Exercise brief: Copy every line from the data below in which the string "charset" can be found.

Data records:
......
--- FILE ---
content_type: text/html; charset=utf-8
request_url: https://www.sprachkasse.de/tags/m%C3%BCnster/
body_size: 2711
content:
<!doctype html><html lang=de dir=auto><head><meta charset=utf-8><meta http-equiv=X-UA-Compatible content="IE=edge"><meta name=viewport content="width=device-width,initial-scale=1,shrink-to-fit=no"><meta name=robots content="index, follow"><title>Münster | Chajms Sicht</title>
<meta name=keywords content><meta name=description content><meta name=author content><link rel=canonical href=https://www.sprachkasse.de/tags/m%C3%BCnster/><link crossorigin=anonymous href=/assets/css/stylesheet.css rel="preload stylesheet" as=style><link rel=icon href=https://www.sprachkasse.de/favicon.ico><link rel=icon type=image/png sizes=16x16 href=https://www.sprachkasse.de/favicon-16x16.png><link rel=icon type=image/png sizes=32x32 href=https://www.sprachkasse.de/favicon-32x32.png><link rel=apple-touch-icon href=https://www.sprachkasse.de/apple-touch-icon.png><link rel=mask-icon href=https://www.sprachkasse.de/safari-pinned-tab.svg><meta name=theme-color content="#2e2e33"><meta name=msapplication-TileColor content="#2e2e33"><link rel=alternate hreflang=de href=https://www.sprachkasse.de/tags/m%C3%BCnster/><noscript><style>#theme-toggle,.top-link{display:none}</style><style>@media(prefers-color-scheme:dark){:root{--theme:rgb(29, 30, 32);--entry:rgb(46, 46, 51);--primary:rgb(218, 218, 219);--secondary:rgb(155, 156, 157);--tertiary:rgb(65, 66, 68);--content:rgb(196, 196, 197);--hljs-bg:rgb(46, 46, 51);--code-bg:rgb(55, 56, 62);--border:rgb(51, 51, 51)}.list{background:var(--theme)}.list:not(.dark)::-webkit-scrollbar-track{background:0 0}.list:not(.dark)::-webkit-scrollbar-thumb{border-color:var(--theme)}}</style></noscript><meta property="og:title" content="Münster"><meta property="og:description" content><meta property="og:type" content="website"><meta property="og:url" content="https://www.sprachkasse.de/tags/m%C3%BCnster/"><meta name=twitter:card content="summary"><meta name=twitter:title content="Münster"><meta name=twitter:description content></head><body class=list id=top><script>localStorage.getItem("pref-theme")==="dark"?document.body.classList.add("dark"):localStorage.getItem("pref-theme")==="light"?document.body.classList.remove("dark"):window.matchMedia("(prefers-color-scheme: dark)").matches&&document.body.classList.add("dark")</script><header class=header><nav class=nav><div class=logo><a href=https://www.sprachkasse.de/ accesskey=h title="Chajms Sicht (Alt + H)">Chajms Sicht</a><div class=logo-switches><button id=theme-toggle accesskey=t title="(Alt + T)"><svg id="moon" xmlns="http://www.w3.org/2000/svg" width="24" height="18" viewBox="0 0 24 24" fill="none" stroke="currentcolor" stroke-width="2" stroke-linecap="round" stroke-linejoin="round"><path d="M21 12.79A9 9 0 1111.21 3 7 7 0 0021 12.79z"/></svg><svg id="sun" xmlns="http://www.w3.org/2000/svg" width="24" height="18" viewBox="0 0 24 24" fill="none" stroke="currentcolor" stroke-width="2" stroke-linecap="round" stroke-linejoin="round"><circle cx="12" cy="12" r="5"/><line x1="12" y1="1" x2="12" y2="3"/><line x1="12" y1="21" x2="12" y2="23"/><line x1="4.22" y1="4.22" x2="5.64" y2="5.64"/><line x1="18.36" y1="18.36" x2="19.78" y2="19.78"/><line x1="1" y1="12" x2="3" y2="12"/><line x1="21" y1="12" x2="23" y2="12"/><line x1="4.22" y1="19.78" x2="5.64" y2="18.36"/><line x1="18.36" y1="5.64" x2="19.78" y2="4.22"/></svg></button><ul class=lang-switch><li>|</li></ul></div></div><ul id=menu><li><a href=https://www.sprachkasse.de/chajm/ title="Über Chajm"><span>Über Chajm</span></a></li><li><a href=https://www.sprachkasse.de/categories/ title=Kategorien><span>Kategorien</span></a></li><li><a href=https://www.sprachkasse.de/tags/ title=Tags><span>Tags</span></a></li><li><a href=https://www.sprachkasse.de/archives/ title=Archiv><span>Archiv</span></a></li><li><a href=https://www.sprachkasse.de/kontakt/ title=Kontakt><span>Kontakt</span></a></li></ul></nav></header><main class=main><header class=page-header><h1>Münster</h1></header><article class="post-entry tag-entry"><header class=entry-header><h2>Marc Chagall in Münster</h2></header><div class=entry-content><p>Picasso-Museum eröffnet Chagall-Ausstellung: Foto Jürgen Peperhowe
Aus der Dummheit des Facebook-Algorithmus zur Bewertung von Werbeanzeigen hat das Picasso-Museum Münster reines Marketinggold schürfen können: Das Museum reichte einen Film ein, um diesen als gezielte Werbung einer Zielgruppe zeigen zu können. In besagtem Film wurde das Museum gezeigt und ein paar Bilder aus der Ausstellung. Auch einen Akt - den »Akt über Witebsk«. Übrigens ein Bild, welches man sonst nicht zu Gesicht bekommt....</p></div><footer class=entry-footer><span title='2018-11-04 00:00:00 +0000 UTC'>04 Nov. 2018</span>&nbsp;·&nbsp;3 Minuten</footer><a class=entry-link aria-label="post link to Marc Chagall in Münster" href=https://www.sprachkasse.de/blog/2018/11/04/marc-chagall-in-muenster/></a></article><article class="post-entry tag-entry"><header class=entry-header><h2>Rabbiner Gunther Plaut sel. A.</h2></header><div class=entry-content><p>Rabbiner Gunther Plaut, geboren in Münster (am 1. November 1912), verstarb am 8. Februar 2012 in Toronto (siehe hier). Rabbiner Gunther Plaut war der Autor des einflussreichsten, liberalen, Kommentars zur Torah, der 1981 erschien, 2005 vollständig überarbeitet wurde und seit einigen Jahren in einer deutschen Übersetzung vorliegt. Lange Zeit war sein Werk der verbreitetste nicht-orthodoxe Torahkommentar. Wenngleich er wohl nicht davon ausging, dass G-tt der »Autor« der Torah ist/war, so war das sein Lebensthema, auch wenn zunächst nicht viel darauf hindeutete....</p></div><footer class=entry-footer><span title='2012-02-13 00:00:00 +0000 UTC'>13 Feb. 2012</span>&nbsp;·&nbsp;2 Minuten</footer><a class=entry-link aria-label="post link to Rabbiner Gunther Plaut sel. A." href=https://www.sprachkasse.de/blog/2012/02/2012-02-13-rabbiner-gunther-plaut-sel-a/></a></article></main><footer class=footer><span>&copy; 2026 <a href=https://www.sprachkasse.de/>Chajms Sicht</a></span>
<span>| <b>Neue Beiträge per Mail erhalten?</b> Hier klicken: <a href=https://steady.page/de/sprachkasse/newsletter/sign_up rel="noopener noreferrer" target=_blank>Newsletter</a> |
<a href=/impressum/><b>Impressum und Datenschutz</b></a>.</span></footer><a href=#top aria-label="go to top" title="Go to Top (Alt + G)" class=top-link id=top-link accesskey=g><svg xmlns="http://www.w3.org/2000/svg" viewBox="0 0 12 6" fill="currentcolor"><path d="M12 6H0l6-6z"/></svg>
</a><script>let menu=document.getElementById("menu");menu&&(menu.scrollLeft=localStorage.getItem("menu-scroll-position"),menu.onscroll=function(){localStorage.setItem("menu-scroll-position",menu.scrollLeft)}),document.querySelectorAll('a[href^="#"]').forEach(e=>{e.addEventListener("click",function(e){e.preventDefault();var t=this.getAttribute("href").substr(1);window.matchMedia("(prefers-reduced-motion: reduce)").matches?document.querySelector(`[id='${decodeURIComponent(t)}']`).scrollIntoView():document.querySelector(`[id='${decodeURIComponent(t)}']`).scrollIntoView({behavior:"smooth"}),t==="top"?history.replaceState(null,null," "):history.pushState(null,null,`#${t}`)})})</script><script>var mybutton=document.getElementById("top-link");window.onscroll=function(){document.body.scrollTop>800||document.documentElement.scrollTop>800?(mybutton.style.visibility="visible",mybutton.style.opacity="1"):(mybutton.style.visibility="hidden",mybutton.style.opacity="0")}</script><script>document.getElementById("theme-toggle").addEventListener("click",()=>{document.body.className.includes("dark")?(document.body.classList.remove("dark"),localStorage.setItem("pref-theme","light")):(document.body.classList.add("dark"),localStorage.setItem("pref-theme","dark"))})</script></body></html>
......
Solution to the exercise:
content_type: text/html; charset=utf-8
<!doctype html><html lang=de dir=auto><head><meta charset=utf-8><meta http-equiv=X-UA-Compatible content="IE=edge"><meta name=viewport content="width=device-width,initial-scale=1,shrink-to-fit=no"><meta name=robots content="index, follow"><title>Münster | Chajms Sicht</title>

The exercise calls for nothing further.